Jody Perewitz knows a thing or two about going fast. She broke into the 200-mph club on a V-twin and holds more land speed records than I have fingers. But racing an old-school boardtracker is a different animal altogether. No brakes, no suspension, no clutch, direct drive—the old bikes can be tempestuous, to say the least. Perewitz found this out firsthand at the Sons of Speed races during Biketoberfest 2018.
“I had three bikes I was racing. I was in the Hot 61-inch class, the 61-inch class, and the 45-inch class. Practicing, I was literally jumping off one bike and getting on the next. As it turned out, my Hot 61, which is a 1919 Harley, ended up blowing a valve in practice. So that one was out. We were having issues with my 45-inch because the oil pump was going. The 45 was a WR. It’s a good motor, but it was just not running right,” Jody said.
Luckily, she had one more shot at Sons of Speed glory thanks to the 1920 Indian Powerplus she’d been running in the 61-inch class.
“Alright, I guess I have to put all my effort into this little Indian, which actually was the original bike built for me to ride.
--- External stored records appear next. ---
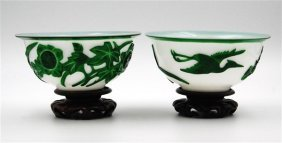 18th Century Beijing Glass Bowls With Stands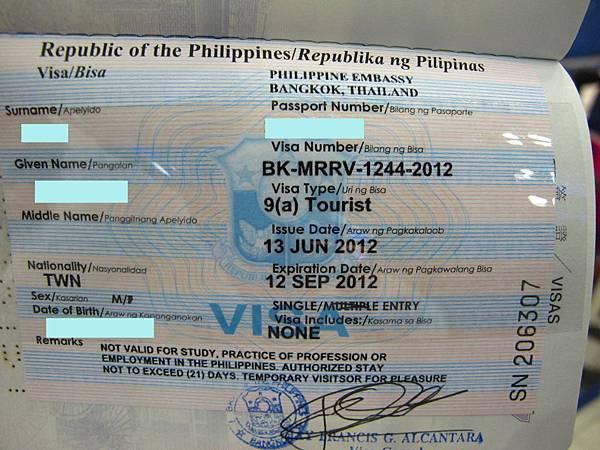 在泰國申請菲律賓簽證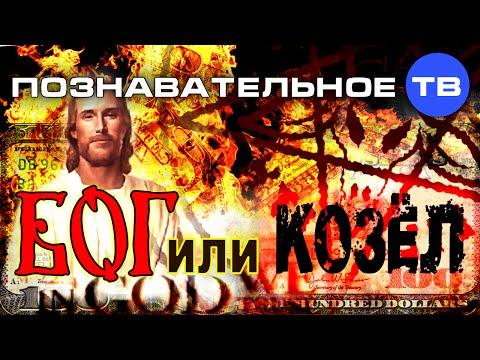 Бог или козёл доллара США (Познавательное ТВ, Артак Гезумян)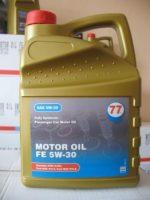 Моторное голландское масло – Голландское моторное масло, масло для двигателя из Голландии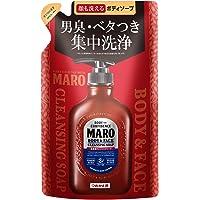 MARO(マーロ) 全身用 ボディソープ 顔も洗える 詰め替え [ハーブシトラスの香り] MARO マーロ 380ml…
It runs really good, I mean it runs solid, it’s just not that fast compared to the others,” she said.
Despite disparities in outright power, Perewitz won her heat race handily on the 1920 Indian, punching a ticket to the finals. Racing’s fickle hand of fate wasn’t quite done with her yet though.
“So I went to start the race. They pushed to start me, I got it around turn 1 and I heard a big pop and something hit my leg. I looked down and it’s the cap that goes over the valves to adjust them. It had blown off!
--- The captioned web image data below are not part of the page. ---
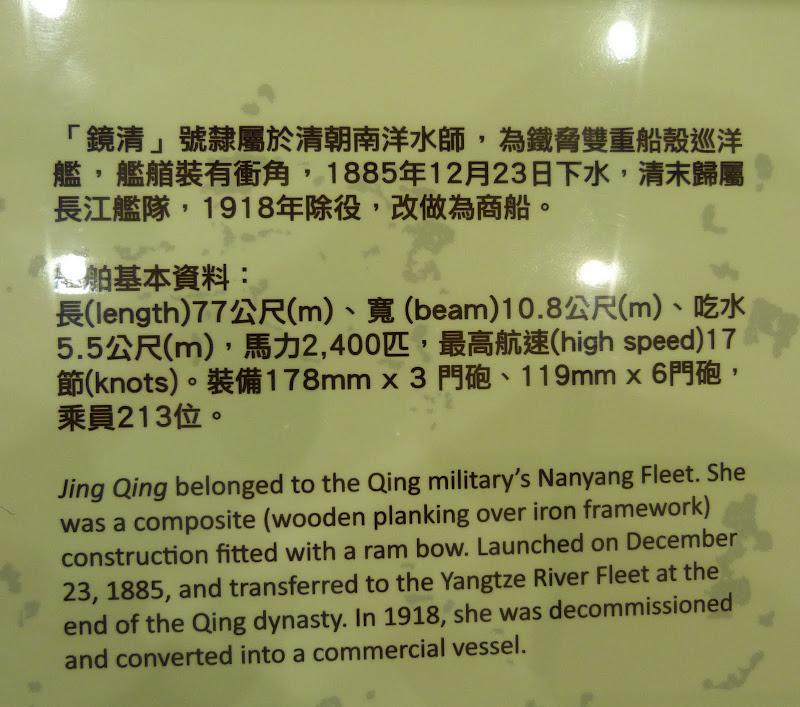 Taipei. Evergreen Maritime Museum. - P1340936.JPG
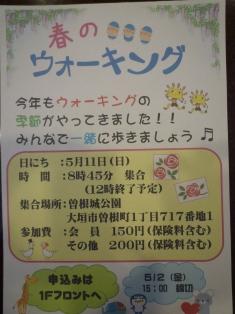 P1080466.jpg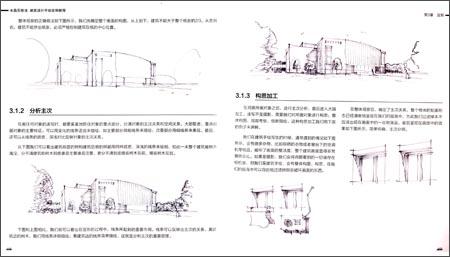 回至 建筑设计手绘实例教程:水晶石技法 (平装)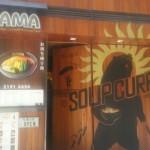 《上環ランチ》コスパも味も良しの札幌スープカレー「SAMA 」が香港で食べられるよ〜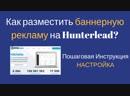 Как разместить баннерную рекламу на Hunterlead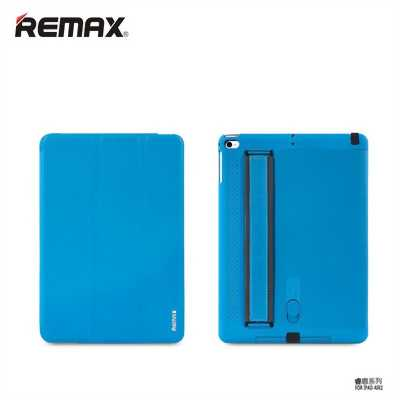 BAO DA REMAX WISE MAN IPAD MINI 3 For men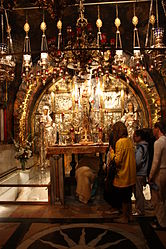 Altar of the Crucifixion, Holy Sepulchre 2010 2.jpg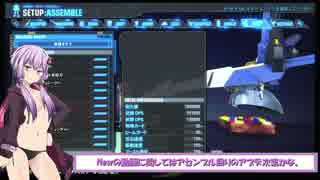【Voiceroid実況】ゆかきり超常識ブレイカーⅢ Ep.Test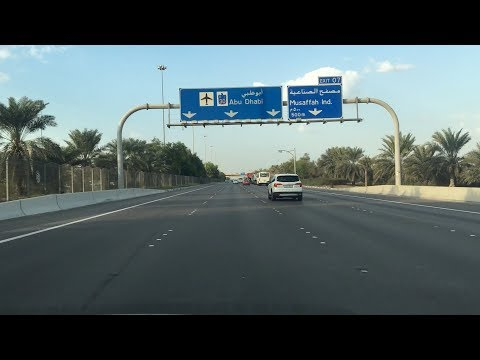 Street view | Car Drive | Musaffah to Maqta Bridge, Abu Dhabi, UAE| جسر المقطع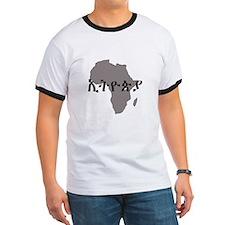 ETHIOPIA in Amharic T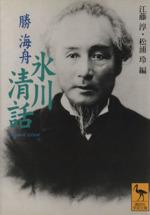 氷川清話(講談社学術文庫1463)(文庫)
“I’m like, what the heck, because I had won my heat race with that Indian and knew I was going to be a contender. Then when that happened with the valve cap blowing off, it was like the cap hit me in the chest! I was so bummed. I was literally almost in tears, I was so mad. We just couldn’t catch a break that day.”
Perewitz safely steered the powerless bike to the side of the track. “As I sat there on the side, the pace bike caught up to me and they all went by. And out of nowhere, my boyfriend Guy Lafleur came running with the cap in his hand. As he’s yelling for me to move my leg, he’s tossing the cap from hand to hand because it was so hot.
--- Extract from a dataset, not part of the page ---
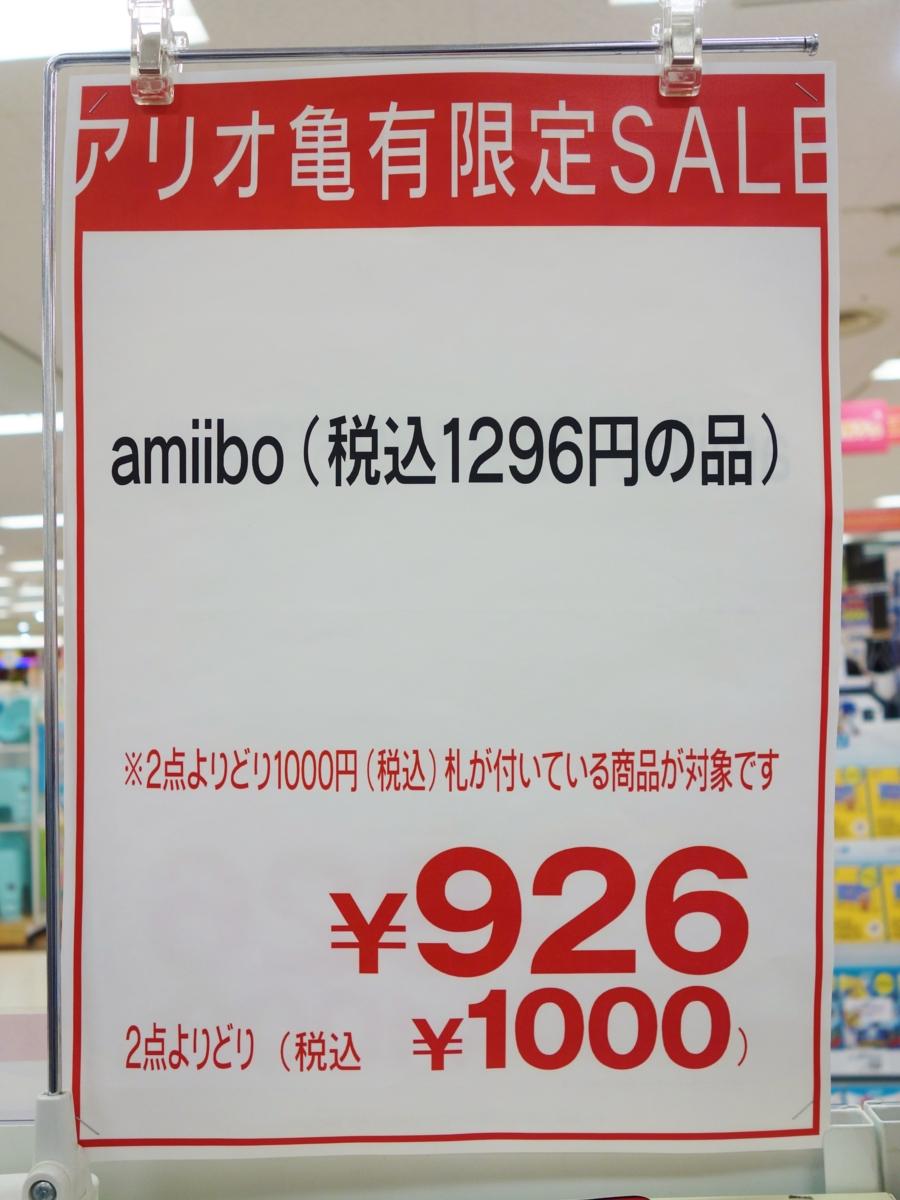 f:id:asami-1120:20170114135129j:image:h300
“Meanwhile, one of the other guys on our team (Jeremy Ohr, a.k.a. JJ) came running with these big pliers so he could tighten it. And this all happened within a matter of minutes. They got it on and shouted, ‘We’re going to push you!’ It started right up. I caught up to the pack as they were waving the green flag. If it was like 30 seconds later, I wouldn’t have been able to,” she said.
Catch up she did. Perewitz systematically picked off four other riders, but the leader, two-time Sons of Speed winner Ken Curtis, was setting a torrid pace. “I was getting right up to him on the corners but on the straightaways he was pulling away from me. He obviously had more than me.”
Heading into the last lap, Jody said “I knew I was going to have one chance to pass him. I had to give it my all and go into that corner and almost slingshot myself out. And I did! It was so close. There was a picture somebody took from the stands of the finish line and I was like a tire’s width ahead of him, inches at the most. He led the whole race. He’s definitely a good racer, that’s for sure. We both came around and neither one of us knew who won.”
It was a bona fide photo finish and the closest race in Sons of Speed history.
“Such mixed emotions. Mad at first and disappointed, then happy and ecstatic 10 minutes later,” she added.
When the roller coaster of emotions ended, the thrill of victory remained as she sealed the first win for Indian at Sons of Speed and etched her name into another record book.